Document text:
● ● ● ● ● ● ●
The Leaf has the EV family car market to itself at the moment - you may save by purchasing a Mitsubishi I MIEV at £23,990 after subsidy, but it's a much smaller car and boasts a 90-mile range.

However, that £26k purchase price puts the Leaf equivalent to a Lexus CT200h hybrid in mid-spec SE-L guise, which still gives you one foot in the Birkenstocks of eco responsibility whilst removing EV range anxiety from the equation. If you're happy with the free baggage you get with Toyota Prius ownership, a top-spec T-spirit goes for £23,895. Or you can be a conformist in a VW Golf Bluemotion TDI and get 65mpg for £22,500 in manual form.
● ● ● ● ● ● ●
Stored data:
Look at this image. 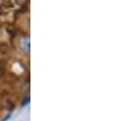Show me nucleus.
Listing matches in <instances>:
<instances>
[{"label":"nucleus","instance_id":"obj_1","mask_svg":"<svg viewBox=\"0 0 131 121\" xmlns=\"http://www.w3.org/2000/svg\"><path fill=\"white\" fill-rule=\"evenodd\" d=\"M19 48L20 50L26 53V54H29L30 51H31V40H30V37H23L19 41Z\"/></svg>","mask_w":131,"mask_h":121},{"label":"nucleus","instance_id":"obj_2","mask_svg":"<svg viewBox=\"0 0 131 121\" xmlns=\"http://www.w3.org/2000/svg\"><path fill=\"white\" fill-rule=\"evenodd\" d=\"M8 50H9L8 45H6L5 43H1V44H0V52L6 53V52H8Z\"/></svg>","mask_w":131,"mask_h":121},{"label":"nucleus","instance_id":"obj_3","mask_svg":"<svg viewBox=\"0 0 131 121\" xmlns=\"http://www.w3.org/2000/svg\"><path fill=\"white\" fill-rule=\"evenodd\" d=\"M29 102H30V97H26V98L23 100V102H21V107L26 106V105H27Z\"/></svg>","mask_w":131,"mask_h":121},{"label":"nucleus","instance_id":"obj_4","mask_svg":"<svg viewBox=\"0 0 131 121\" xmlns=\"http://www.w3.org/2000/svg\"><path fill=\"white\" fill-rule=\"evenodd\" d=\"M10 115H11L10 113H9V114H7V115H6V116H5V117H4L3 119H2V121H6V120H8V119L10 118Z\"/></svg>","mask_w":131,"mask_h":121}]
</instances>
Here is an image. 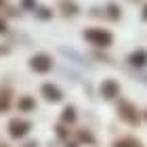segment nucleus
Wrapping results in <instances>:
<instances>
[{"label":"nucleus","instance_id":"1","mask_svg":"<svg viewBox=\"0 0 147 147\" xmlns=\"http://www.w3.org/2000/svg\"><path fill=\"white\" fill-rule=\"evenodd\" d=\"M84 38L90 40V42H95V44H99V46H107L111 42V36L107 32H103V30H88V32H84Z\"/></svg>","mask_w":147,"mask_h":147},{"label":"nucleus","instance_id":"2","mask_svg":"<svg viewBox=\"0 0 147 147\" xmlns=\"http://www.w3.org/2000/svg\"><path fill=\"white\" fill-rule=\"evenodd\" d=\"M32 67L36 71H46V69H51V59L46 55H36L32 59Z\"/></svg>","mask_w":147,"mask_h":147},{"label":"nucleus","instance_id":"3","mask_svg":"<svg viewBox=\"0 0 147 147\" xmlns=\"http://www.w3.org/2000/svg\"><path fill=\"white\" fill-rule=\"evenodd\" d=\"M11 128H13V130H11V135H13V137H21L23 132L30 128V124H28V122H13V124H11Z\"/></svg>","mask_w":147,"mask_h":147},{"label":"nucleus","instance_id":"4","mask_svg":"<svg viewBox=\"0 0 147 147\" xmlns=\"http://www.w3.org/2000/svg\"><path fill=\"white\" fill-rule=\"evenodd\" d=\"M130 63H132V65H139V67H141V65H145V63H147V53H145V51L132 53V57H130Z\"/></svg>","mask_w":147,"mask_h":147},{"label":"nucleus","instance_id":"5","mask_svg":"<svg viewBox=\"0 0 147 147\" xmlns=\"http://www.w3.org/2000/svg\"><path fill=\"white\" fill-rule=\"evenodd\" d=\"M44 95H46V99H51V101H59V99H61V92H59L55 86H51V84H46L44 86Z\"/></svg>","mask_w":147,"mask_h":147},{"label":"nucleus","instance_id":"6","mask_svg":"<svg viewBox=\"0 0 147 147\" xmlns=\"http://www.w3.org/2000/svg\"><path fill=\"white\" fill-rule=\"evenodd\" d=\"M116 90H118L116 82H105V84L101 86V92H103L105 97H113V95H116Z\"/></svg>","mask_w":147,"mask_h":147},{"label":"nucleus","instance_id":"7","mask_svg":"<svg viewBox=\"0 0 147 147\" xmlns=\"http://www.w3.org/2000/svg\"><path fill=\"white\" fill-rule=\"evenodd\" d=\"M109 11H111V17H118V6L109 4Z\"/></svg>","mask_w":147,"mask_h":147},{"label":"nucleus","instance_id":"8","mask_svg":"<svg viewBox=\"0 0 147 147\" xmlns=\"http://www.w3.org/2000/svg\"><path fill=\"white\" fill-rule=\"evenodd\" d=\"M71 113H74V111H71L69 107H67V109H65V120H71V118H74V116H71Z\"/></svg>","mask_w":147,"mask_h":147},{"label":"nucleus","instance_id":"9","mask_svg":"<svg viewBox=\"0 0 147 147\" xmlns=\"http://www.w3.org/2000/svg\"><path fill=\"white\" fill-rule=\"evenodd\" d=\"M143 19H147V6H145V11H143Z\"/></svg>","mask_w":147,"mask_h":147}]
</instances>
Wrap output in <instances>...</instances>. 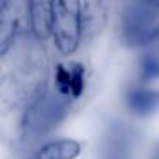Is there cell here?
I'll return each mask as SVG.
<instances>
[{
    "label": "cell",
    "instance_id": "6da1fadb",
    "mask_svg": "<svg viewBox=\"0 0 159 159\" xmlns=\"http://www.w3.org/2000/svg\"><path fill=\"white\" fill-rule=\"evenodd\" d=\"M121 39L130 48H145L159 41V7L137 0L125 9L120 22Z\"/></svg>",
    "mask_w": 159,
    "mask_h": 159
},
{
    "label": "cell",
    "instance_id": "7a4b0ae2",
    "mask_svg": "<svg viewBox=\"0 0 159 159\" xmlns=\"http://www.w3.org/2000/svg\"><path fill=\"white\" fill-rule=\"evenodd\" d=\"M52 39L60 55L70 57L84 41L82 2L80 0H53Z\"/></svg>",
    "mask_w": 159,
    "mask_h": 159
},
{
    "label": "cell",
    "instance_id": "3957f363",
    "mask_svg": "<svg viewBox=\"0 0 159 159\" xmlns=\"http://www.w3.org/2000/svg\"><path fill=\"white\" fill-rule=\"evenodd\" d=\"M29 28L28 0H2L0 9V55L5 57L19 36Z\"/></svg>",
    "mask_w": 159,
    "mask_h": 159
},
{
    "label": "cell",
    "instance_id": "277c9868",
    "mask_svg": "<svg viewBox=\"0 0 159 159\" xmlns=\"http://www.w3.org/2000/svg\"><path fill=\"white\" fill-rule=\"evenodd\" d=\"M87 70L80 62H60L53 70V91L67 101H75L86 93Z\"/></svg>",
    "mask_w": 159,
    "mask_h": 159
},
{
    "label": "cell",
    "instance_id": "5b68a950",
    "mask_svg": "<svg viewBox=\"0 0 159 159\" xmlns=\"http://www.w3.org/2000/svg\"><path fill=\"white\" fill-rule=\"evenodd\" d=\"M84 151V145L77 139H53L38 145L24 159H77Z\"/></svg>",
    "mask_w": 159,
    "mask_h": 159
},
{
    "label": "cell",
    "instance_id": "8992f818",
    "mask_svg": "<svg viewBox=\"0 0 159 159\" xmlns=\"http://www.w3.org/2000/svg\"><path fill=\"white\" fill-rule=\"evenodd\" d=\"M29 29L38 41L52 38L53 26V0H28Z\"/></svg>",
    "mask_w": 159,
    "mask_h": 159
},
{
    "label": "cell",
    "instance_id": "52a82bcc",
    "mask_svg": "<svg viewBox=\"0 0 159 159\" xmlns=\"http://www.w3.org/2000/svg\"><path fill=\"white\" fill-rule=\"evenodd\" d=\"M127 108L137 116H149L159 110V89L147 86L134 87L125 96Z\"/></svg>",
    "mask_w": 159,
    "mask_h": 159
},
{
    "label": "cell",
    "instance_id": "ba28073f",
    "mask_svg": "<svg viewBox=\"0 0 159 159\" xmlns=\"http://www.w3.org/2000/svg\"><path fill=\"white\" fill-rule=\"evenodd\" d=\"M108 21V5L104 0H86L82 2L84 39H91L103 31Z\"/></svg>",
    "mask_w": 159,
    "mask_h": 159
},
{
    "label": "cell",
    "instance_id": "9c48e42d",
    "mask_svg": "<svg viewBox=\"0 0 159 159\" xmlns=\"http://www.w3.org/2000/svg\"><path fill=\"white\" fill-rule=\"evenodd\" d=\"M142 50L144 52H142L137 63L139 80L142 84L159 80V41L151 46H145Z\"/></svg>",
    "mask_w": 159,
    "mask_h": 159
},
{
    "label": "cell",
    "instance_id": "30bf717a",
    "mask_svg": "<svg viewBox=\"0 0 159 159\" xmlns=\"http://www.w3.org/2000/svg\"><path fill=\"white\" fill-rule=\"evenodd\" d=\"M142 2H147V4H151V5H157L159 7V0H142Z\"/></svg>",
    "mask_w": 159,
    "mask_h": 159
},
{
    "label": "cell",
    "instance_id": "8fae6325",
    "mask_svg": "<svg viewBox=\"0 0 159 159\" xmlns=\"http://www.w3.org/2000/svg\"><path fill=\"white\" fill-rule=\"evenodd\" d=\"M157 159H159V157H157Z\"/></svg>",
    "mask_w": 159,
    "mask_h": 159
}]
</instances>
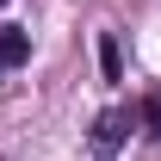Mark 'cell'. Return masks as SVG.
<instances>
[{
    "instance_id": "cell-1",
    "label": "cell",
    "mask_w": 161,
    "mask_h": 161,
    "mask_svg": "<svg viewBox=\"0 0 161 161\" xmlns=\"http://www.w3.org/2000/svg\"><path fill=\"white\" fill-rule=\"evenodd\" d=\"M130 112H99V118H93V149H99V155H112V149H118L124 142V130H130Z\"/></svg>"
},
{
    "instance_id": "cell-2",
    "label": "cell",
    "mask_w": 161,
    "mask_h": 161,
    "mask_svg": "<svg viewBox=\"0 0 161 161\" xmlns=\"http://www.w3.org/2000/svg\"><path fill=\"white\" fill-rule=\"evenodd\" d=\"M25 56H31V31L25 25H0V75H13Z\"/></svg>"
},
{
    "instance_id": "cell-3",
    "label": "cell",
    "mask_w": 161,
    "mask_h": 161,
    "mask_svg": "<svg viewBox=\"0 0 161 161\" xmlns=\"http://www.w3.org/2000/svg\"><path fill=\"white\" fill-rule=\"evenodd\" d=\"M99 68H105V80H124V50H118V37H99Z\"/></svg>"
},
{
    "instance_id": "cell-4",
    "label": "cell",
    "mask_w": 161,
    "mask_h": 161,
    "mask_svg": "<svg viewBox=\"0 0 161 161\" xmlns=\"http://www.w3.org/2000/svg\"><path fill=\"white\" fill-rule=\"evenodd\" d=\"M136 118H142V124H149V136H155V142H161V93H149V99H142V105H136Z\"/></svg>"
},
{
    "instance_id": "cell-5",
    "label": "cell",
    "mask_w": 161,
    "mask_h": 161,
    "mask_svg": "<svg viewBox=\"0 0 161 161\" xmlns=\"http://www.w3.org/2000/svg\"><path fill=\"white\" fill-rule=\"evenodd\" d=\"M0 6H6V0H0Z\"/></svg>"
}]
</instances>
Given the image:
● ● ● ● ● ● ●
Tasks for this exercise:
a) Retype the passage on the Leaf and its rivals, starting at "The Leaf has" and ending at "a 90-mile range.".
b) According to the passage on the Leaf and its rivals, what does a top-spec Toyota Prius T-spirit cost?
c) Write what follows in the passage on the Leaf and its rivals, picking up after its final sentence.

The responses:
a)
The Leaf has the EV family car market to itself at the moment - you may save by purchasing a Mitsubishi I MIEV at £23,990 after subsidy, but it's a much smaller car and boasts a 90-mile range.

b) £23,895.

c)
Verdict

Early adopters and alternative-fuel enthusiasts won't care about the high purchase price, the debatable eco-friendliness of EVs and their related battery tech, or the somewhat-awkward appearance of the Nissan Leaf. But they will enjoy the fact that they have a practical five-door hatchback that displays a depth of development and ease of driving befitting a sensible family car, along with their zero-emissions drivetrain. 
If you're in a position to give EV motoring a try, the Leaf should pleasantly surprise you by the way it minimises the compromises that have been associated with EVs to date.